At first, I treated chunks mostly as text.

But for codebases, metadata is part of the answer.

A chunk from:

**backend/routes/payment.ts**

It is not just text.

It tells you:

This is backend code

This is route-level logic

This likely handles payment APIs

So the file path helps both retrieval and explanation.

**4. The model needs strict instructions**

If the model does not know something, it should say so.

For example:

I could not find authentication logic in the indexed files.

is much better than:

The app probably uses JWT authentication.

For a developer tool, guessing is dangerous.

So the prompt rule was intentionally strict:

Answer using only the provided repo context.

If the answer is not present in the context, say that clearly.

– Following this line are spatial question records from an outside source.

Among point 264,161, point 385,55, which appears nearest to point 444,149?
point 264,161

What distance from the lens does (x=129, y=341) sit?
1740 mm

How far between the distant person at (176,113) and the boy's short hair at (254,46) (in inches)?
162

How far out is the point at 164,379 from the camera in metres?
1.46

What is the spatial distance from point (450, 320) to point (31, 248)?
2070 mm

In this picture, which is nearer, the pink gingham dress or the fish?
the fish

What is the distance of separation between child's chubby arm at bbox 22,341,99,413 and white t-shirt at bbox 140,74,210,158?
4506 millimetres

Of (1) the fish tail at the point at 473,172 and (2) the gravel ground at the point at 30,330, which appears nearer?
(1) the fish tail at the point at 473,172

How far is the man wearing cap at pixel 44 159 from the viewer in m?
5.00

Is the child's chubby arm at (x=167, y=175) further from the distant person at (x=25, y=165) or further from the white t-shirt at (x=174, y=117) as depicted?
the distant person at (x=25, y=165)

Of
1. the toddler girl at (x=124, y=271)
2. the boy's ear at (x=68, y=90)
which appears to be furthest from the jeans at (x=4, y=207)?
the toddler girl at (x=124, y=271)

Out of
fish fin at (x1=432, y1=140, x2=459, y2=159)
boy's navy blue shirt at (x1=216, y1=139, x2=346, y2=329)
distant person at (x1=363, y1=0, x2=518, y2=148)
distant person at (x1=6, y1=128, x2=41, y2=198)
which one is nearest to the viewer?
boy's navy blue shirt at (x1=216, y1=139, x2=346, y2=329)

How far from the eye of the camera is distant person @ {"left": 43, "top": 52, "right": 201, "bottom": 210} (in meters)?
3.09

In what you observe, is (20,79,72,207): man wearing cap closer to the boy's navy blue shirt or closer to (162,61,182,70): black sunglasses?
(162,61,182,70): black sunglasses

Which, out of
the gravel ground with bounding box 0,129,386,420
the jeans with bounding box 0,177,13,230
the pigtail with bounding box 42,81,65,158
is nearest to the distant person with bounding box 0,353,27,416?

Always mention the source files used.

Do not guess implementation details.

Building RepoChat made RAG feel much more real to me.

Before building it, RAG sounded simple:

embed docs

retrieve docs

ask LLM

After building it, I see it more like this:

choose the right data

clean the data

chunk it properly

store useful metadata

retrieve the right chunks

control the prompt

show sources

test bad answers

The retrieval part is only one piece.

The developer experience around it matters just as much.

A developer should not care about embeddings or vector DBs.

They should only feel:

“I understand this repo faster now.”

The first version is useful, but there are many things I would improve.

**1.Better code parsing**

Instead of splitting files only by text size, I want to split code by structure:

functions

classes

exports

API routes

components

Tools like Tree-sitter could help with this.

**2.Repo map**

Before answering questions, the app could build a repo map:

frontend

backend

API routes

database

auth

config

tests

This would help the model understand the project layout better.

Better source citations

Right now, file-level sources are useful.

But line-level sources would be better.

Example:

apps/api/auth.ts:45-72

That would make answers easier to verify.

**3.Evaluation questions**

Every repo could have test questions like:

How do I run this project?

Where is auth handled?

Where are API routes defined?

What database does it use?

Then I can test whether RepoChat answers correctly.

This is where evals become useful.

**4.MCP integration**

Later, RepoChat could expose repo search as an MCP tool.

Then an agent could ask:

search_codebase("where is auth handled?")

and use RepoChat as a codebase understanding tool.

RepoChat started as a small demo, but it taught me a lot.

The biggest lesson:

RAG is only useful when the developer can trust the answer.

For codebases, trust comes from:

good retrieval

useful chunks

file metadata

clear sources

honest “I don’t know” answers

I still want to improve RepoChat, but even this first version made one thing clear:

AI tools for developers should not try to replace understanding.

They should help developers reach understanding faster.

That is the part I find exciting.

GitHub: [https://github.com/mahimathacker/repochat-ai](https://github.com/mahimathacker/repochat-ai)

Live demo: [https://youtu.be/kSgZSqH6iXk](https://youtu.be/kSgZSqH6iXk)

I’m still improving it, especially around better code parsing, line-level citations, repo maps, evals, and MCP support.